Pensando que teria ido prevenir Jaime, entrei no vestibulo e fechei a porta. Ouvi entao um cochichar atras do reposteiro que separava o vestibulo do corredor. Depois o reposteiro levantou-se e vi aparecer a viuva Medolaghi. Esquecera-a depois da primeira e unica vez em que a vira. A sua macica silhueta negra, a face branca, os seus olhos circundados de negro surgindo bruscamente diante de mim inspiraram-me nesse momento, nao sei porque, um arrepio, como se tivesse visto uma aparicao aterradora. Disse-me rapidamente, falando-me de longe:
— Procura o Sr. Diodatti?
— Sim.
— Prenderam-no.
Nao percebi bem. Nao sei porque liguei esta prisao ao crime de Sonzogne. Balbuciei:
— Preso?

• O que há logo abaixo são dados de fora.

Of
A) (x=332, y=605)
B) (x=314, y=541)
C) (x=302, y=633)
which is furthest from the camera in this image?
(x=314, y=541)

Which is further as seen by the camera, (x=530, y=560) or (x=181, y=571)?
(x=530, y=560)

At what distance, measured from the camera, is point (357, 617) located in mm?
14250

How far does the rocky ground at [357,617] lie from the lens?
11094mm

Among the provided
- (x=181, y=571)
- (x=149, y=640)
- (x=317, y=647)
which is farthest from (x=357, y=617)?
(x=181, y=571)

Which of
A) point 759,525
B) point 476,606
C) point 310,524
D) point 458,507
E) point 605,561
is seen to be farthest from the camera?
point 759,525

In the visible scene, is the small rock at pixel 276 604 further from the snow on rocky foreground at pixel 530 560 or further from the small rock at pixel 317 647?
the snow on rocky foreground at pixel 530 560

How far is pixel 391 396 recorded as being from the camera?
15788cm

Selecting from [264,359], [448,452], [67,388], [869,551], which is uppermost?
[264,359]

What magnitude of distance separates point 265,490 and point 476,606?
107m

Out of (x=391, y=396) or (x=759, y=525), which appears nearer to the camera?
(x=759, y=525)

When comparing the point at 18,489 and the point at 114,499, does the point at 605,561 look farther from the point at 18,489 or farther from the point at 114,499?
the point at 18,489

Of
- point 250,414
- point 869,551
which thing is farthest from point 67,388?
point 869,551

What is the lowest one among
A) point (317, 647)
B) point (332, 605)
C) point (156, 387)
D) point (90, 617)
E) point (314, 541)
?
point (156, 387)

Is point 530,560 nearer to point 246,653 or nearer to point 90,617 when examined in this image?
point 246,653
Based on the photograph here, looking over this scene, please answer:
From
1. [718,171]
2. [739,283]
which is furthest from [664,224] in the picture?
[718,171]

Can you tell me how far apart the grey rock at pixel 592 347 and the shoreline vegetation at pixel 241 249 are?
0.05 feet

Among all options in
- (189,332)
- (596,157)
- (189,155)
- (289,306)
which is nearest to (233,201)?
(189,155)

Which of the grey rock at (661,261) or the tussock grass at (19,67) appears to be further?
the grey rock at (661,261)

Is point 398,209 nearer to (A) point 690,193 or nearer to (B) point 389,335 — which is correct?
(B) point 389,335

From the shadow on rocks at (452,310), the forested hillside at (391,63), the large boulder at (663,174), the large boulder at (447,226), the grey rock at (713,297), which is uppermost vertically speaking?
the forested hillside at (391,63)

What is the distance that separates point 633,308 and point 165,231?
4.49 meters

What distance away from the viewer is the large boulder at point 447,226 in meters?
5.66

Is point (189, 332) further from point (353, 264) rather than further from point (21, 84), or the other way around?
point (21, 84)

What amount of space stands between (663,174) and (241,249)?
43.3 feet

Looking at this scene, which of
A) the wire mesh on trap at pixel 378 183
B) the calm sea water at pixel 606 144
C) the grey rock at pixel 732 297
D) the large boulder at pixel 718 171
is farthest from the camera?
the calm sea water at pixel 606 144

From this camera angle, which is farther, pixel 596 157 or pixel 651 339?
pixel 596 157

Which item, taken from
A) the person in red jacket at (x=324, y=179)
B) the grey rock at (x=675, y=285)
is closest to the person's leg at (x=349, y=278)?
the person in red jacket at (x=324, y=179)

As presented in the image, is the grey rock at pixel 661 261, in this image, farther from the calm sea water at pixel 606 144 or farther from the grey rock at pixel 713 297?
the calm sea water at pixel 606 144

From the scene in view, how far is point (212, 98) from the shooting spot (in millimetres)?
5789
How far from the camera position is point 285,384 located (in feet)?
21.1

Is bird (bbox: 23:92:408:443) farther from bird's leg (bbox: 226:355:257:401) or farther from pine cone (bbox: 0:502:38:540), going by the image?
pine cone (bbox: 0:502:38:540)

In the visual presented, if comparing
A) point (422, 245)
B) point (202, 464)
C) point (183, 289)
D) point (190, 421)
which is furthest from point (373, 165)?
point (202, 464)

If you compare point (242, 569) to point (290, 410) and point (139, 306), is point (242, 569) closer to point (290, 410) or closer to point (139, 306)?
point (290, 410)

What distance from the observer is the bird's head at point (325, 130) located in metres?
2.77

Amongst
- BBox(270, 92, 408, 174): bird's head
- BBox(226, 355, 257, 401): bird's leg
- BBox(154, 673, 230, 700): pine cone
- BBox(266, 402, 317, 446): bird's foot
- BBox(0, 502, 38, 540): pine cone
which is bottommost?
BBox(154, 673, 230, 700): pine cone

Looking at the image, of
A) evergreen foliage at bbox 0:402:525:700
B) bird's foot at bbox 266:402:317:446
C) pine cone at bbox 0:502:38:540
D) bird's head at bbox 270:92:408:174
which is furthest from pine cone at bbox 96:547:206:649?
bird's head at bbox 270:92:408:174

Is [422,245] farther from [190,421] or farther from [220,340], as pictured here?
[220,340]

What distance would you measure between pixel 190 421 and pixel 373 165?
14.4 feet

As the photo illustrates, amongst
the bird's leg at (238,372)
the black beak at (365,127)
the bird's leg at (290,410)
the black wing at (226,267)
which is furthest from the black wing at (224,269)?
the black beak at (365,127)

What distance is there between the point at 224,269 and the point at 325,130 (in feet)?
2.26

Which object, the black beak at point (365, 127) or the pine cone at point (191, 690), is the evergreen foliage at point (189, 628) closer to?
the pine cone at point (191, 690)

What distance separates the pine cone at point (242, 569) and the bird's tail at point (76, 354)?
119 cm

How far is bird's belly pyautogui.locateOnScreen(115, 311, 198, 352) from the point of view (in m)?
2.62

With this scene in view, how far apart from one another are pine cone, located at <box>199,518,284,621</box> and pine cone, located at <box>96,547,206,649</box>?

Mas ele nada tem com isso…
— Nao sei nada — disse-me. — So sei que fizeram uma busca e prenderam-no.
Pela sua cara zangada compreendi que nao me diria nem mais uma palavra e no entanto ainda perguntei:
— Mas porque?
— Ja lhe disse, menina, que nada sei.
— Mas para onde o levaram?
— Nao sei.
— Mas diga-me ao menos se deixou algum recado?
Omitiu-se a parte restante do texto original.